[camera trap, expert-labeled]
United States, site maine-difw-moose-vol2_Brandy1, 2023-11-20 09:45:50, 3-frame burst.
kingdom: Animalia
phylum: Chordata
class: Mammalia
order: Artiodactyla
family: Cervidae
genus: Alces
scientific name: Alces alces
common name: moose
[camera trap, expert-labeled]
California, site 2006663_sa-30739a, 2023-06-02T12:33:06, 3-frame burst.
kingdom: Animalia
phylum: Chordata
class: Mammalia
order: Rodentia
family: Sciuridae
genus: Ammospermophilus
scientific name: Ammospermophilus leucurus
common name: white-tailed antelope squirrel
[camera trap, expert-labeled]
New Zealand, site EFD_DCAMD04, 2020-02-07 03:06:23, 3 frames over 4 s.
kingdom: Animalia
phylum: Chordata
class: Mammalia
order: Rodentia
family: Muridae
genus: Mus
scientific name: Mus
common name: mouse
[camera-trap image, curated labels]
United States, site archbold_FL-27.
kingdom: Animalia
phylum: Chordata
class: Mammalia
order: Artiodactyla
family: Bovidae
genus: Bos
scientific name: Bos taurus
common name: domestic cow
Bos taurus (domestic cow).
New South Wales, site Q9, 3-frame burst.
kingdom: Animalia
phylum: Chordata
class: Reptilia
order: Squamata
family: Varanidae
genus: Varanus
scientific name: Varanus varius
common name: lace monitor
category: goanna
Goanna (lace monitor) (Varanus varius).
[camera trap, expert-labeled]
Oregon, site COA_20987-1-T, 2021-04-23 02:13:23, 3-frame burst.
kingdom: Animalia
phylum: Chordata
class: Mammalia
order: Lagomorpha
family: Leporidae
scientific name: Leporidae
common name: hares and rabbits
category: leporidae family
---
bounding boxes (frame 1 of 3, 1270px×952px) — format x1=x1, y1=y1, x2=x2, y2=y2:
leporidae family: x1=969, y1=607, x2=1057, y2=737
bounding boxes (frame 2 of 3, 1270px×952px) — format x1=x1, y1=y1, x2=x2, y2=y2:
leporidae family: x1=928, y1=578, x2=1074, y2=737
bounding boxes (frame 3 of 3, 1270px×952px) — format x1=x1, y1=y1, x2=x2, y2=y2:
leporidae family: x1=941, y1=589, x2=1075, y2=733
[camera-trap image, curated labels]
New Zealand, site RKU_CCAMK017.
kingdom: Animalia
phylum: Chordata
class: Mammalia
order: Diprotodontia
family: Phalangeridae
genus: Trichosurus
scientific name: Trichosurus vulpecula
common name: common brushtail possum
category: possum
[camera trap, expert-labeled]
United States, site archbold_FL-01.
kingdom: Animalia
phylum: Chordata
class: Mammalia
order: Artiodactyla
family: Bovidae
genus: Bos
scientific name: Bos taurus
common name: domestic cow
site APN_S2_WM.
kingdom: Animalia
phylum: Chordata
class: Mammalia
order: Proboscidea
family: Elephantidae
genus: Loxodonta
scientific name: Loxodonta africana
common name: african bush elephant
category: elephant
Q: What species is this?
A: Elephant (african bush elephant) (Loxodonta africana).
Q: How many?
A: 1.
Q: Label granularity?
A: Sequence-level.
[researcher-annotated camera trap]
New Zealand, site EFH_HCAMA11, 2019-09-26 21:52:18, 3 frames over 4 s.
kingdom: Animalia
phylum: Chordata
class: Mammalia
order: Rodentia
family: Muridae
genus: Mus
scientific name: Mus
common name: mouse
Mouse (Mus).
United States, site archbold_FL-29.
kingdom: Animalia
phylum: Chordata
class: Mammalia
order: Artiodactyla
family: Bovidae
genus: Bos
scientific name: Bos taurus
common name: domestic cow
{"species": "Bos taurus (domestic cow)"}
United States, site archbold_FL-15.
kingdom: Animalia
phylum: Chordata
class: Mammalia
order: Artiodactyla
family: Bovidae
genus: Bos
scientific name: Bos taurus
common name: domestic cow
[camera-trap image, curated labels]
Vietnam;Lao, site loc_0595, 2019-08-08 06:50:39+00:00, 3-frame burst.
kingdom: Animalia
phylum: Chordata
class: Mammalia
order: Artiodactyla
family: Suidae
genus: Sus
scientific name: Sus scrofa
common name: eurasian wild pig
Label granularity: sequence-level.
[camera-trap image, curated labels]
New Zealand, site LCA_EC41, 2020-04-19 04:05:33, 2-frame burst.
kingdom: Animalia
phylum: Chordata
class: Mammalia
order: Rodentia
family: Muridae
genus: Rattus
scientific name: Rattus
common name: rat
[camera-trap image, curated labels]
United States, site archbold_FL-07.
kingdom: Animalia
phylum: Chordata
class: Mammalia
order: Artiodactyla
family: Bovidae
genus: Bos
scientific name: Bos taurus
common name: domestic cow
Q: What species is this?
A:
**********
-- Exercise details --
Only lines with the word "granularity" are needed. Copy them from the preceding records.

-- Answer to the problem --
Q: Label granularity?
Label granularity: sequence-level.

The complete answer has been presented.